The UN High Commissioner for Human Rights, Michelle Bachelet, urged states to dismantle law enforcement’s systematic racism against African peoples on Monday in a report entitled “Promotion and protection of the human rights and fundamental freedoms of Africans and of people of African descent against excessive use of force and other human rights violations by law enforcement officers.”

Bachelet’s report casts “a spotlight on the litany of violations of economic, social, cultural, civil and political rights suffered by people of African descent – on a daily basis and across different States and jurisdictions.” In preparing the report, Bachelet’s office consulted with states, individuals of African descent and experts.

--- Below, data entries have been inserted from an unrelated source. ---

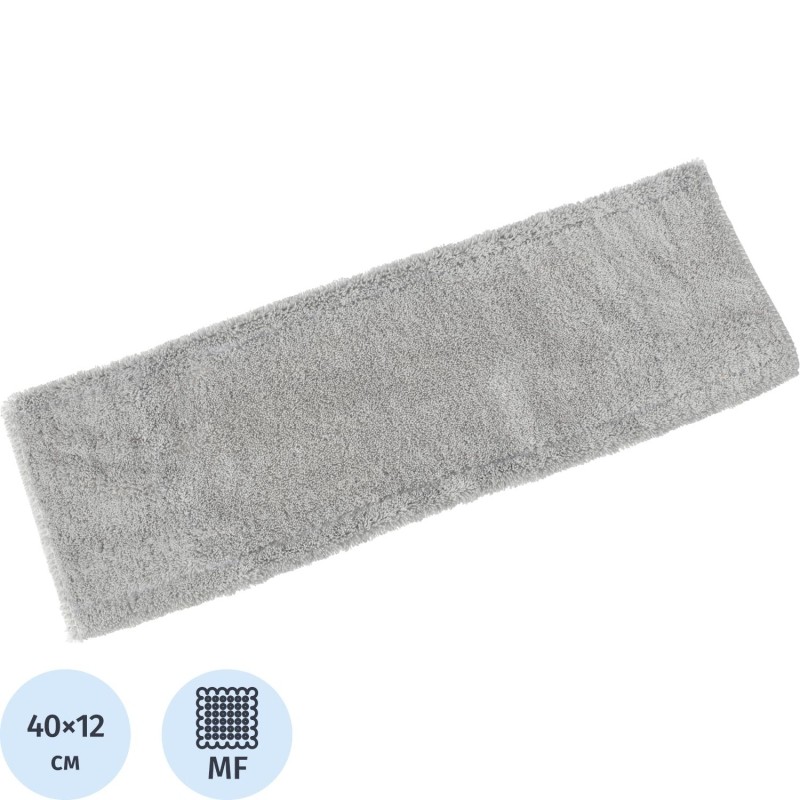 Насадка МОП 40см микрофибра CMB-40-01 50 шт/уп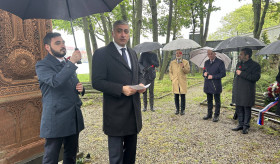 Commemoration event honoring victims of the Armenian Genocide held in Bratislava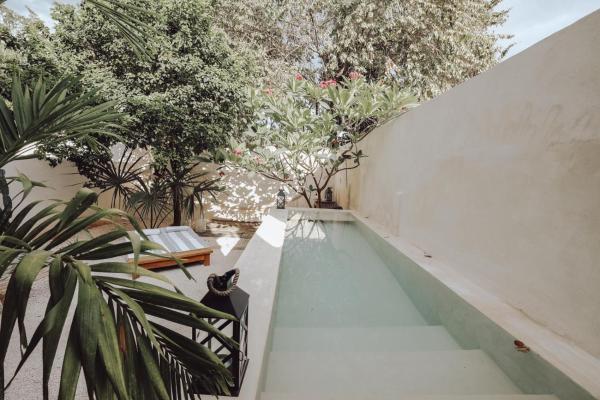 A la foto es mostra l'objecte Hotel Boutique KAA situat a la ciutat de Mérida.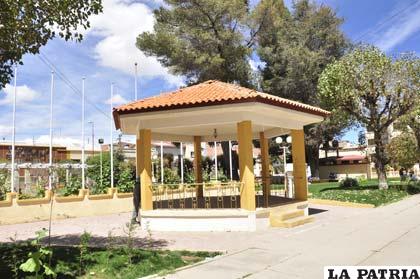 Glorieta del Parque de la Unión Nacional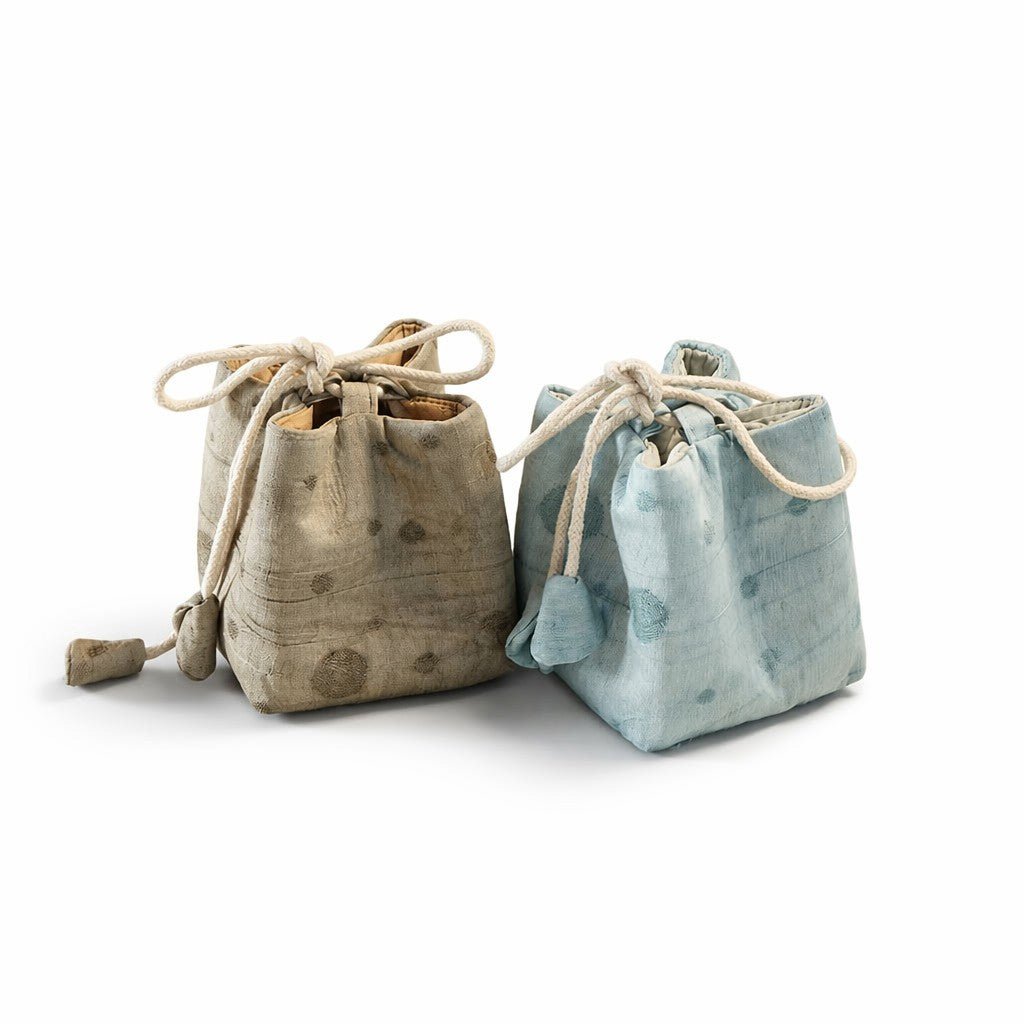 Plant-Dyed Tea Pouch
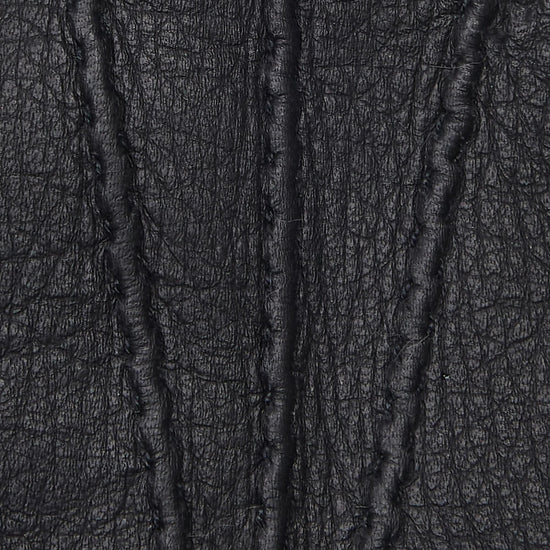 Vittoria (black) - Italian gloves made of American deerskin leather with cashmere lining - Leather Gloves Online - Luxury Leather Gloves - 3
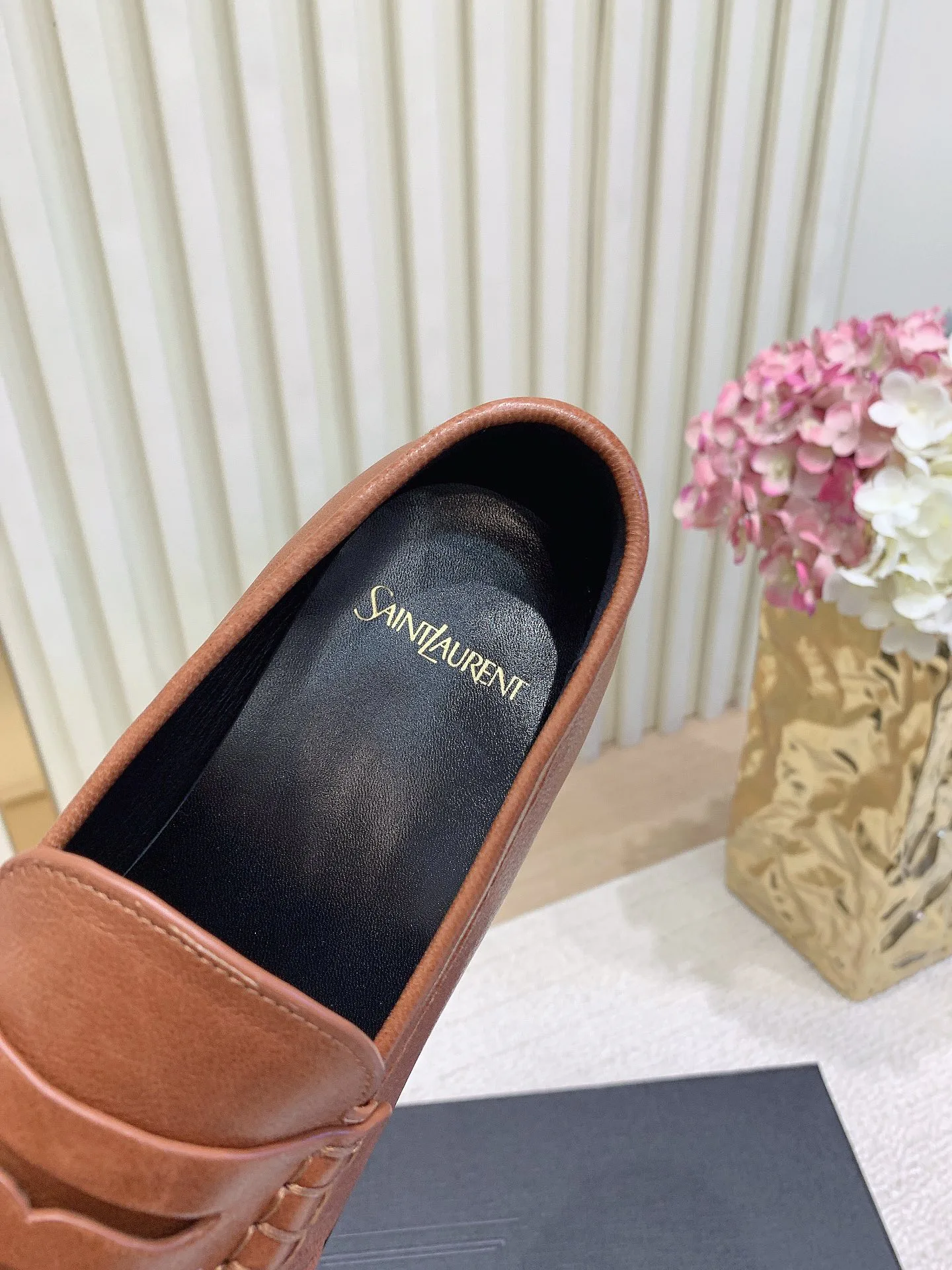 Лоферы И Мокасины Женские Saint Laurent 4561007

The report identified strong similarities between 190 law enforcement officer-perpetrated deaths across the world. George Floyd and Breonna Taylor‘s deaths were particularly scrutinized. These deaths occurred mainly in low-level policing such as traffic stops, police responses to mental health crises and policing in the war on drugs. For violating African peoples’ human rights and committing crimes against them, the report found law enforcement officers were seldom held accountable for reasons including a “presumption of guilt against people of African descent.”

The report recommended Black Lives Matter groups be given funding as this movement is empowering African peoples to claim their human rights. This recommendation speaks to the systematic racism because it is inherent in having human rights such as those provided for in the Universal Declaration of Human Rights that the onus is not on individuals to fight for their human rights. Those rights just exist.

Bachelet commented:

Systemic racism needs a systemic response. There needs to be a comprehensive rather than a piecemeal approach to dismantling systems entrenched in centuries of discrimination and violence. We need a transformative approach that tackles the interconnected areas that drive racism, and lead to repeated, wholly avoidable, tragedies like the death of George Floyd. I am calling on all States to stop denying, and start dismantling, racism; to end impunity and build trust; to listen to the voices of people of African descent; and to confront past legacies and deliver redress.

Other recommendations included that states adopt government-wide reforms and that the UN Human Rights Council “either establish a specific, time-bound mechanism, or strengthen an existing mechanism to advance racial justice and equality in the context of law enforcement in all parts of the world.”